Financial Monitoring Report Quarter 3 2023/24

To scrutinise financial performance at quarter 3 and identify issues that may require further investigation by an overview and scrutiny committee.

Minutes:

The Executive Director of Resources presented the report which highlighted the following key issues in Q3:

 

a.              Revenue spending reductions of £39.8m: The MTFS agreed by Full Council (2 March 2023) included £51.4m of planned spending reductions £39.8m which represents 77% of the year-end target.

 

b.              Spending pressures in demand-led services of £28m: Despite the good progress on spending constraint already identified (above), demand-led services are forecasting significant overall budget pressures of £28.495m in the year, pressures which are expected to persist into the coming year. After planned application of £20.5m of reserves set out in the reports for Q1 and Q2, the net budget pressure in People directorate is reduced to £7.995m.

 

c.               An overall forecast for services of £14.533m: Taking achieved savings and wider service pressures together, the overall forecast indicates net pressures in services of £14.362, which rises to £14.533m after taking into account changes to funding and corporate budget pressures.

 

d.              The above to be applied to the General Fund Balance, now £16.2m, at year end.

 

Members sought clarification on the Dedicated Schools Grant funding and High Needs Block. Members were advised that this had been included for transparency as many other Councils had a large overspend which was currently being dealt with by the statutory override provided until March 2026. If this was removed, any overspend would fall within the general fund.
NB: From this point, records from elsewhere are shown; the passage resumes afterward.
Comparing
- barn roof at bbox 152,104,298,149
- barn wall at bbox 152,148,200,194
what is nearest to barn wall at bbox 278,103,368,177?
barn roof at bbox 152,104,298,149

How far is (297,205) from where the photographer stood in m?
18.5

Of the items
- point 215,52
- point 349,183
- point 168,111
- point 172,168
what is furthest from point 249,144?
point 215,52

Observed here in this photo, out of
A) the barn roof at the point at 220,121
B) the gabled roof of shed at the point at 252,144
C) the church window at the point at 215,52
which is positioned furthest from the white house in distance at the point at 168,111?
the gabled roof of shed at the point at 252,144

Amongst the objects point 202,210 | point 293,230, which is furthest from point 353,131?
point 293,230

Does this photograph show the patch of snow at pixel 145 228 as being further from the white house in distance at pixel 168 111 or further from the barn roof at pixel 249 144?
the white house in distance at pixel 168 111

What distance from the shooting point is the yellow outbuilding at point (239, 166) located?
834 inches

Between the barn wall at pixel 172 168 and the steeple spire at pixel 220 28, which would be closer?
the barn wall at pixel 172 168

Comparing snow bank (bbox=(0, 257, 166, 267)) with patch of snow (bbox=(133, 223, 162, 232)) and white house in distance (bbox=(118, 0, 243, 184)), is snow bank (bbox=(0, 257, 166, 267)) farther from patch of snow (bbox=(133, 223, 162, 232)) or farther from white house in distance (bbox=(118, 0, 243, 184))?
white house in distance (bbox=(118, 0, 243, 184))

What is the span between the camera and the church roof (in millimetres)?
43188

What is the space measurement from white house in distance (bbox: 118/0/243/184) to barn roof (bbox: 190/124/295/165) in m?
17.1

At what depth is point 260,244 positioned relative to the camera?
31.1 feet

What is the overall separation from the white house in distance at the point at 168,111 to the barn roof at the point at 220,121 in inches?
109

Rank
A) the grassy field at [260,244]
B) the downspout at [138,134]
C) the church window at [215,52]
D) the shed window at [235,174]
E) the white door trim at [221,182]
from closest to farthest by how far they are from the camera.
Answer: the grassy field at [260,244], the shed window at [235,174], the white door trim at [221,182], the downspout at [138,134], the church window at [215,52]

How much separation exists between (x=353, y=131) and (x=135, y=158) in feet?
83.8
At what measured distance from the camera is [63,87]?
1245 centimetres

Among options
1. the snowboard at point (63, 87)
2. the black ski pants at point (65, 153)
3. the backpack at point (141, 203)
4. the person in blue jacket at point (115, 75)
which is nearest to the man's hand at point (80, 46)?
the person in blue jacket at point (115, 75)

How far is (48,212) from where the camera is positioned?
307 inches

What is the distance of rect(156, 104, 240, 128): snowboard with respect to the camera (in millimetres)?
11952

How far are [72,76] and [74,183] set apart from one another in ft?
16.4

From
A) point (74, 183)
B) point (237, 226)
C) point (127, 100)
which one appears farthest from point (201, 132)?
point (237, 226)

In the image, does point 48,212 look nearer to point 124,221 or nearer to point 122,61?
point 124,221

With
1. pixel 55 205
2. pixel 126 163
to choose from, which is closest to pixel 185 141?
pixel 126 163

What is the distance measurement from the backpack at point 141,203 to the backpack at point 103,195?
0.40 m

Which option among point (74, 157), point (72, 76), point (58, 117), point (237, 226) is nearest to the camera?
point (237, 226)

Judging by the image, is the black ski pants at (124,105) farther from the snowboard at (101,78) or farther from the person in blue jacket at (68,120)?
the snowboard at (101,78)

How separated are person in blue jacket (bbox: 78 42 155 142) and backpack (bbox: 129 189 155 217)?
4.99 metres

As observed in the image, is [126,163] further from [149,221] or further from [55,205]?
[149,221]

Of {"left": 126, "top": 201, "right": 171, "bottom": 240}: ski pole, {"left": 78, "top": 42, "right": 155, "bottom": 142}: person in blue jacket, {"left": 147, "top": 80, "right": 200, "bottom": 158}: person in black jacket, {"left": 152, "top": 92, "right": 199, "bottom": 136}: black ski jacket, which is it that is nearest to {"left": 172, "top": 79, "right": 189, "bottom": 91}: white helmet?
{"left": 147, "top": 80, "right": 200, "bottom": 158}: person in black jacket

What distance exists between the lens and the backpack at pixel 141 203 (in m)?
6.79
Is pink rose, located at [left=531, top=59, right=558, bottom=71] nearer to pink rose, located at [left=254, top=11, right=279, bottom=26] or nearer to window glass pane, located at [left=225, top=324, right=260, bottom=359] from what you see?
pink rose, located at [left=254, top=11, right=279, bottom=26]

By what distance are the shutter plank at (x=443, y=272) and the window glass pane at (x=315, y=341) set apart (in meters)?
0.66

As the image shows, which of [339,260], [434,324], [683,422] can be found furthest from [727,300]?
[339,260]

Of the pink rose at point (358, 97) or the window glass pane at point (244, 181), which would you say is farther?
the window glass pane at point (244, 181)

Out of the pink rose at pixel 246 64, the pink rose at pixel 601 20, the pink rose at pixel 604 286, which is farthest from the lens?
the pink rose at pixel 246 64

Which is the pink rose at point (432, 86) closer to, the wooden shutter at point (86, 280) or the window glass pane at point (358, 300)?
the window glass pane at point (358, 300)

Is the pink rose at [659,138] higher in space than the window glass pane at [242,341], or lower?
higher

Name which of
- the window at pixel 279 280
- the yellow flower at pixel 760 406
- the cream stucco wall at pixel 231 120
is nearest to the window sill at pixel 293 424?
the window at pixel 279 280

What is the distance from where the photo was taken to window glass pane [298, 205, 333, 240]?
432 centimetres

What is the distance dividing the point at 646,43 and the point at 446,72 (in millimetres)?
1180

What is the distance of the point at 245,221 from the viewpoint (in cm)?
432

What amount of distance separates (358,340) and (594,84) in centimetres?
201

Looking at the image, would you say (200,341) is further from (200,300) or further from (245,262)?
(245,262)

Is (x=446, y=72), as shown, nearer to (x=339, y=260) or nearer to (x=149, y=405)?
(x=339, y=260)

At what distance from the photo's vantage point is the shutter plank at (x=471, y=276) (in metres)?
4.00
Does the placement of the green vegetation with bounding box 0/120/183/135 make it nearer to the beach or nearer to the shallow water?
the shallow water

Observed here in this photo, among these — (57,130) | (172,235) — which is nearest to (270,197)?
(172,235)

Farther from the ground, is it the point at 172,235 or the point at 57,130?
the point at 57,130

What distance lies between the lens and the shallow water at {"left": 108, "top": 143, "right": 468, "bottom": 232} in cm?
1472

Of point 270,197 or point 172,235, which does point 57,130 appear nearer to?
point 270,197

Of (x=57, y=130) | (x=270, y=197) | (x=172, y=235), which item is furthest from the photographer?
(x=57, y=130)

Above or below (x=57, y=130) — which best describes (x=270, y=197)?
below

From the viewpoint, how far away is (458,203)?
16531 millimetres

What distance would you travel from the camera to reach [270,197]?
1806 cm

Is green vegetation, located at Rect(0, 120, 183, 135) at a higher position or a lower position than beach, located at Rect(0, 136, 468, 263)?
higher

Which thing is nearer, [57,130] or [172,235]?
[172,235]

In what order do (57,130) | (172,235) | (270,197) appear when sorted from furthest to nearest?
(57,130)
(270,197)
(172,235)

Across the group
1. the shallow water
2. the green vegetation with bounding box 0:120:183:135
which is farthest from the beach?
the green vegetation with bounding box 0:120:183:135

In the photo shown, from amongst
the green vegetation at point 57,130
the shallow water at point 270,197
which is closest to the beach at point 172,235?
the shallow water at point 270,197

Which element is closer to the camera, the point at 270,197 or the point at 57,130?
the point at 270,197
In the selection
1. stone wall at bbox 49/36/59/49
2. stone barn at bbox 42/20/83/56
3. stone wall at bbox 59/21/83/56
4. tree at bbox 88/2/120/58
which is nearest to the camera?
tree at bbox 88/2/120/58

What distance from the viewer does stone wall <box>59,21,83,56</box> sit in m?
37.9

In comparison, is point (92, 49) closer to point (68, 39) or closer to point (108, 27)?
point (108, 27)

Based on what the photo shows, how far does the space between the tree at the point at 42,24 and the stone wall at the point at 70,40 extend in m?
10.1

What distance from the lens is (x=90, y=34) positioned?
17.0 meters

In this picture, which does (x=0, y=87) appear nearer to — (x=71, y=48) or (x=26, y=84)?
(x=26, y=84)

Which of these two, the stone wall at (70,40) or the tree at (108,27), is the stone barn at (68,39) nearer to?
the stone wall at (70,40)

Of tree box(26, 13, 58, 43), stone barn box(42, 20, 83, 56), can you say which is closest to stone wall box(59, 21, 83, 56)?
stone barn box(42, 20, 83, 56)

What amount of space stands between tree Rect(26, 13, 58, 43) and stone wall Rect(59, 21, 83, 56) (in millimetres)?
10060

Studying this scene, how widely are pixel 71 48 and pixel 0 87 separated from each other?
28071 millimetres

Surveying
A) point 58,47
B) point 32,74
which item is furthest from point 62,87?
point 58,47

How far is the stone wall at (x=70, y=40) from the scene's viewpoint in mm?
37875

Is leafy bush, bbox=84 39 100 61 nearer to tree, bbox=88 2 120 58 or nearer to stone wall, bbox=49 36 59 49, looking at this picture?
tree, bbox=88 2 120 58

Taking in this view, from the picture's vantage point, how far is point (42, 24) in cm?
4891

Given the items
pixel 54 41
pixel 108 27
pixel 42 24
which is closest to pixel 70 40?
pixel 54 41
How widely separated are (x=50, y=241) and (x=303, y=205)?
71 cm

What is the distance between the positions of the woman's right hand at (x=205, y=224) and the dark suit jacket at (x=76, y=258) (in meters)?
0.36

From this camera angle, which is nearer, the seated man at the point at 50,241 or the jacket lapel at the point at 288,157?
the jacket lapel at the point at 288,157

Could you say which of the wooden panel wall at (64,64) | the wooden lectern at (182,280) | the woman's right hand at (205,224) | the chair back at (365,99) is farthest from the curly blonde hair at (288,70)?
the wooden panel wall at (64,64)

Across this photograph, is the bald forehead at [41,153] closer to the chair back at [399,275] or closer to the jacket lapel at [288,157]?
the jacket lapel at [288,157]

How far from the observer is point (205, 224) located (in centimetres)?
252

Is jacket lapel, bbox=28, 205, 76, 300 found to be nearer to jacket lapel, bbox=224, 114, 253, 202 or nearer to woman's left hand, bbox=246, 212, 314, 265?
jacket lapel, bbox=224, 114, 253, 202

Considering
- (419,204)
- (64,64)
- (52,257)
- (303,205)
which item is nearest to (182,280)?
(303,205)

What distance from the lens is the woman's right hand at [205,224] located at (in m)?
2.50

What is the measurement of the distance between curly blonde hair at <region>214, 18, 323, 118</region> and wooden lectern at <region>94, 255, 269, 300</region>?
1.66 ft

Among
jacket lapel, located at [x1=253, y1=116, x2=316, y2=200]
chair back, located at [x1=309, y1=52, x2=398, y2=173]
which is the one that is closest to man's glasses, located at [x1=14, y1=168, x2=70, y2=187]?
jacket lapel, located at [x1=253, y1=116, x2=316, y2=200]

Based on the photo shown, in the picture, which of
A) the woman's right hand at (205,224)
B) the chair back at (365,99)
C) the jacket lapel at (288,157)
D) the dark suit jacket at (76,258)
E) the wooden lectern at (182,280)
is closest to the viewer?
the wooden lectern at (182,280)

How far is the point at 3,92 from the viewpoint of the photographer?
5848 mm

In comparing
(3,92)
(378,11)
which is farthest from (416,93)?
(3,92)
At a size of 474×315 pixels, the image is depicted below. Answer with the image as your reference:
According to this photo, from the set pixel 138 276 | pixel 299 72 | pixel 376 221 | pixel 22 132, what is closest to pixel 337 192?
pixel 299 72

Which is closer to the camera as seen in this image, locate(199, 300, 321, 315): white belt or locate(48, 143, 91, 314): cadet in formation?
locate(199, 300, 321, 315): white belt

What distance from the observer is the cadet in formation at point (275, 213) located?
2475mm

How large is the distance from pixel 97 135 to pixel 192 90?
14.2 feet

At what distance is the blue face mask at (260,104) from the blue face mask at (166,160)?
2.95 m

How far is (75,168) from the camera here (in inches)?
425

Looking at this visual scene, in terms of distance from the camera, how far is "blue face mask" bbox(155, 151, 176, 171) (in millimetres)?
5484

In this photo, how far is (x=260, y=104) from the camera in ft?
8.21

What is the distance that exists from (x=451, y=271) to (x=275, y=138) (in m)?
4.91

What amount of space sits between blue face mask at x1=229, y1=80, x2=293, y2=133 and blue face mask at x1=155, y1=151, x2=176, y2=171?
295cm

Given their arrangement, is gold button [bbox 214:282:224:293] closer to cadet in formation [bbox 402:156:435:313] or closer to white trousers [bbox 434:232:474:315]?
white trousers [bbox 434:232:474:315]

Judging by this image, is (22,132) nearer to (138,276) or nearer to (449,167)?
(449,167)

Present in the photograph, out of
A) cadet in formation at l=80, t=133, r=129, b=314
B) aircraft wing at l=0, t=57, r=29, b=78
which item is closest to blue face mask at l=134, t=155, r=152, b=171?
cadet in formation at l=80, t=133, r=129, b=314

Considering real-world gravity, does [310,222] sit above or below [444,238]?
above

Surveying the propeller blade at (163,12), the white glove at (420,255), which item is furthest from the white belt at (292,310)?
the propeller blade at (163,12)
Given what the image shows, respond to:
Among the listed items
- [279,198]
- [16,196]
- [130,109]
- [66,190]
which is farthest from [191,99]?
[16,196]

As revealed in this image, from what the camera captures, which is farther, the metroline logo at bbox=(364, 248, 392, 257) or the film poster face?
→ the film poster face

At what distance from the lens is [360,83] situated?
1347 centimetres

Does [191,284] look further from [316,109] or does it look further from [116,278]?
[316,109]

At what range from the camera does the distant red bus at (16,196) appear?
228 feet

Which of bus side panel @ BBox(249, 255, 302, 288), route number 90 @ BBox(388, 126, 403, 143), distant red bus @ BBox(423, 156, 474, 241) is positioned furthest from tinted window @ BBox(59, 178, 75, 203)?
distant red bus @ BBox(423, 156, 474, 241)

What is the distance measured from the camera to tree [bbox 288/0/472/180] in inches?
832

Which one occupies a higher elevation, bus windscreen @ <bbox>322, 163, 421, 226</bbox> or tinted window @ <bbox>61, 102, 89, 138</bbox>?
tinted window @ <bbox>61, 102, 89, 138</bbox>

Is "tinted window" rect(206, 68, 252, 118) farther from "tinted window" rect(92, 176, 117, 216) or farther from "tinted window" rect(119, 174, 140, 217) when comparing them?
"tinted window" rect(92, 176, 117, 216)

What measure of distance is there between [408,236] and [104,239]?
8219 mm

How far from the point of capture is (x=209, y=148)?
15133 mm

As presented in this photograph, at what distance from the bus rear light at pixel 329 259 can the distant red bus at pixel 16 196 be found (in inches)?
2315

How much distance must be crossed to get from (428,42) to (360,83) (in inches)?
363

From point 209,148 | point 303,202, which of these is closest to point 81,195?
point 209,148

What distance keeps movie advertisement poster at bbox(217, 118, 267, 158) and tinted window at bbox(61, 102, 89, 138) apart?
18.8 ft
It was confirmed that Shropshire Council do not have this deficit.

 

In response to a query about the level of reserves, members were informed that budget contributions had been included to bring the level of reserves back up to £30million in the next financial year. It was expected that the general fund balance would be higher than projected.

 

Members requested more information with regards to the adult social care discharge fund and whether the Council is receiving any excess expenditure back from the ICB and if PWC were looking into this. The Executive Director for Resources advised that he would investigate and report back.

 

Members were advised that the largest overspend in the Resources Directorate was for housing benefit, which was due to being unable to reclaim housing benefit subsidy to the level that housing homeless individuals would be. Work is ongoing to find cheaper solutions to this matter to reduce this overspend.

 

Members queried the methods used in the demand management in Adults and Children’s Social Care and whether these were working. It was felt that the Council needed to understand where the pressures are coming from before agreeing how the demand should be managed. This could be due to an increase in the number of people accessing services, an increase in the complexity of needs or an increase in the unit cost. It was confirmed that this data could be provided following work with the People Overview and Scrutiny Committee. It was felt that this data should be brought back to this committee to then forward to either Health Overview or People’s Overview and Scrutiny as appropriate.

 

Members noted that work was ongoing as part of the transformation programme.

 

Members felt that the data requested would form part of the performance monitoring (agenda item 7) and it was therefore:

 

RECOMMENDED:

 

That additional performance indicators relating to demand within adults and childrens will form part of financial monitoring in the future.